I have the hcs-1201, but I did not bough from him, he was who told me about this laday, who was saling this machine in naple, so after I bught it, he can one time, I treat it well and with respect, but for some reason like I said before he does not want to come, than I'm worried that something happen to the machine, than I will be stock.
One questin what program do u' use, to do your edit or text.


----------



## jssans (Sep 29, 2007)

C error is a center point error. I get them every now & again. Have you tried pressing the thread cut button? On the right side of the head on your machine is a black rubber piece that is the size of a half dollar. Remove it & look inside. The dial needs to say "270 c". If it doesn't you'll need a allen wrench to turn it till it is at 270 c. then press Thread Cut button to see if your all clear to start embroidering again.


----------



## laz0924 (Jun 25, 2009)

I use stitch & sew studio plus, the program that they sell with the machine but I didn't buy it from them I bought it on ebay


----------



## laz0924 (Jun 25, 2009)

for lettering and simple digitizing you can use embroidery magic it's like 100.00 bucks


----------



## edward1210 (Nov 7, 2009)

laz0924 said:


> I use stitch & sew studio plus, the program that they sell with the machine but I didn't buy it from them I bought it on ebay


 which version, I saw version 1 for 399, but I believe someone from tecmac was seling me one version 2 for 500


----------



## edward1210 (Nov 7, 2009)

laz0924 said:


> for lettering and simple digitizing you can use embroidery magic it's like 100.00 bucks


 Do you use it? do u think is good


----------



## laz0924 (Jun 25, 2009)

I paid 325.00 on ebay and picked it up locally, then I upgraded to studio plus for 280.00.
It seems to work good has some limitations at this level but it does what I need for now. Maybe I should have bought Wilcom?


----------



## edward1210 (Nov 7, 2009)

laz0924 said:


> I paid 325.00 on ebay and picked it up locally, then I upgraded to studio plus for 280.00.
> It seems to work good has some limitations at this level but it does what I need for now. Maybe I should have bought Wilcom?

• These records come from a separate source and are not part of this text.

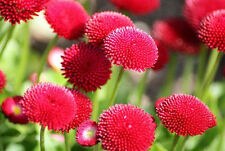 Flower Seeds - English Daisy Monstrosa Corsican Bellis Red Flower 50 Seed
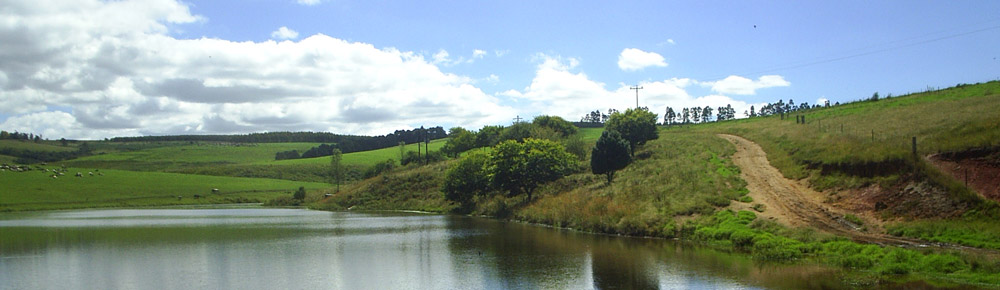 dam-banner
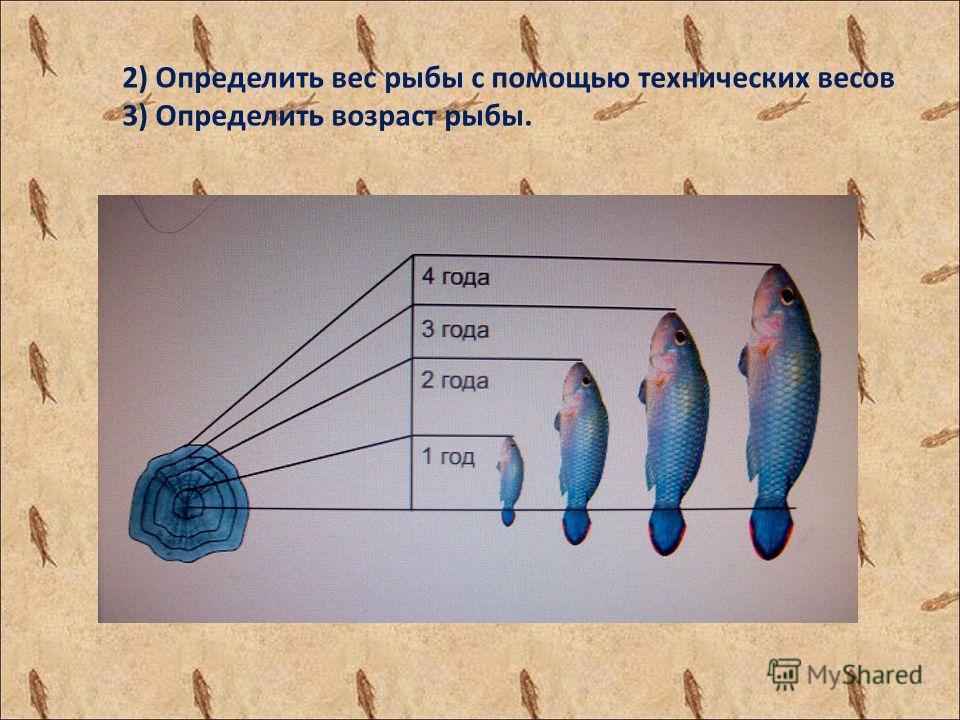 2) Определить вес рыбы с помощью технических весов 3) Определить возраст рыбы.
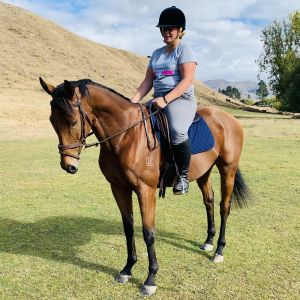 Horse for sale: Lovely competitive mount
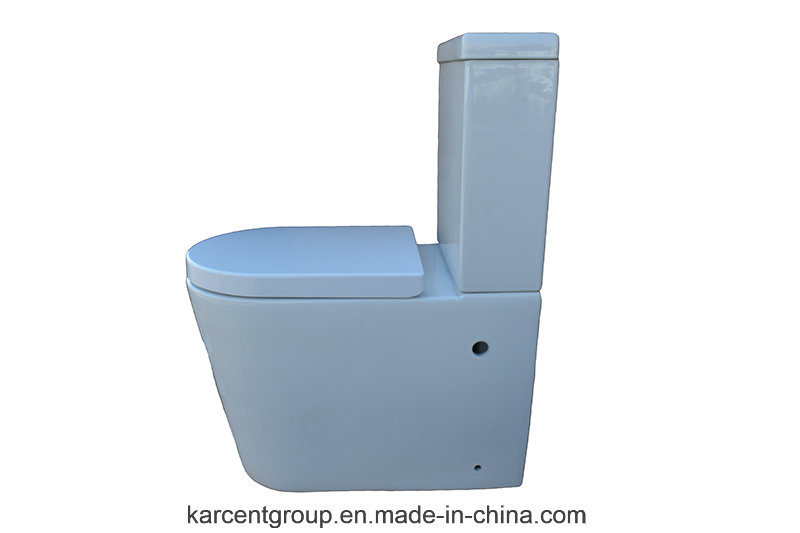 Two Piece Ceramic Toilet Washdown Toilet Water Closet Wc 10118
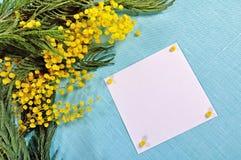 Fundo da mola - o cartão branco com espaço livre para o texto na mimosa floresce Imagem de Stock Royalty Free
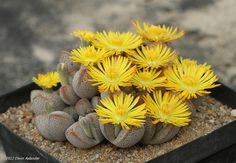 plant-faery:  Dinteranthus microspermus ssp. puberulus by Etwin1 on Flickr.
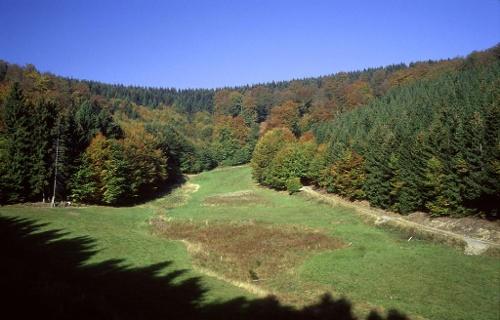 Naturweg Liesetal in Hallenberg-Liesen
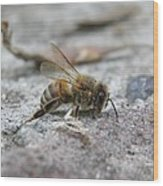 It's A Hard Life Little Bee Wood Print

 I have a demo for saw and stitch 2, I like it, it look easy to use, the only thing I don't have the money yet.
so where do you pick up your cd?


----------



## laz0924 (Jun 25, 2009)

ebay then upgrade thru compucon which is the distributer for stitch & sew


----------



## Nicole184 (Dec 11, 2010)

I'm having the exact same problem this morning. I need to finish 5 more sweatshirts for a banquet tonight. How did you fix this? Can I call you? Please I need help fast!!!


----------



## laz0924 (Jun 25, 2009)

Nicole, what problem are you having?


----------